There are several labs that specialize in advanced gluten testing and intestinal permeability. IgG is a class of antibody that forms when our immune system reacts to a foreign protein such as that in a bacteria virus or food. IgG antibodies are fairly long-lived and can circulate in our blood stream for months to years.
These tests can pick up antibodies that form against the 2 major components of gluten: gliadin and glutenin, as well as other proteins called gluteomorphins (which can cross the blood brain barrier and cause neurologic issues), in addition to wheat germ agglutinins found in “healthy” sprouted bread.

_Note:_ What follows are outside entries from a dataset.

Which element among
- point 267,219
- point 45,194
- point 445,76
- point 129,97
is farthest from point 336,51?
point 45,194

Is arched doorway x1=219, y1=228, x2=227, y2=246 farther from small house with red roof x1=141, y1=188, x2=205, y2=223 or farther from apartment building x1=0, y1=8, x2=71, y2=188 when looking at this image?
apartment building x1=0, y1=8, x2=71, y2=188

There are many other antibodies that can form against components of wheat that are associated with human disease, from skin issues to autoimmune disease.
These tests also measure a molecule called Zonulin. Zonulin may sound like a planet right out of Star Trek, but it’s actually something that gets released from our own intestinal cells when exposed to bacteria or to the gliadin portion of gluten. Zonulin then dissolves the glue holding the tight junctions of our intestinal cells together, directly causing “leaky gut.” This allows many more bacteria, viruses and undigested protein to cross the intestinal wall and cause chronic inflammation, and even set us up for potential autoimmune disease.
Some lab companies also offer testing to look for antibodies to other cross reactive foods, such as non-gluten grains, soy corn and dairy.
Regardless, if you think you may be suffering from symptoms related to gluten sensitivity, doing a proper elimination diet with a nutrition professional and/or having advanced testing done/interpreted is an absolute must for optimal health.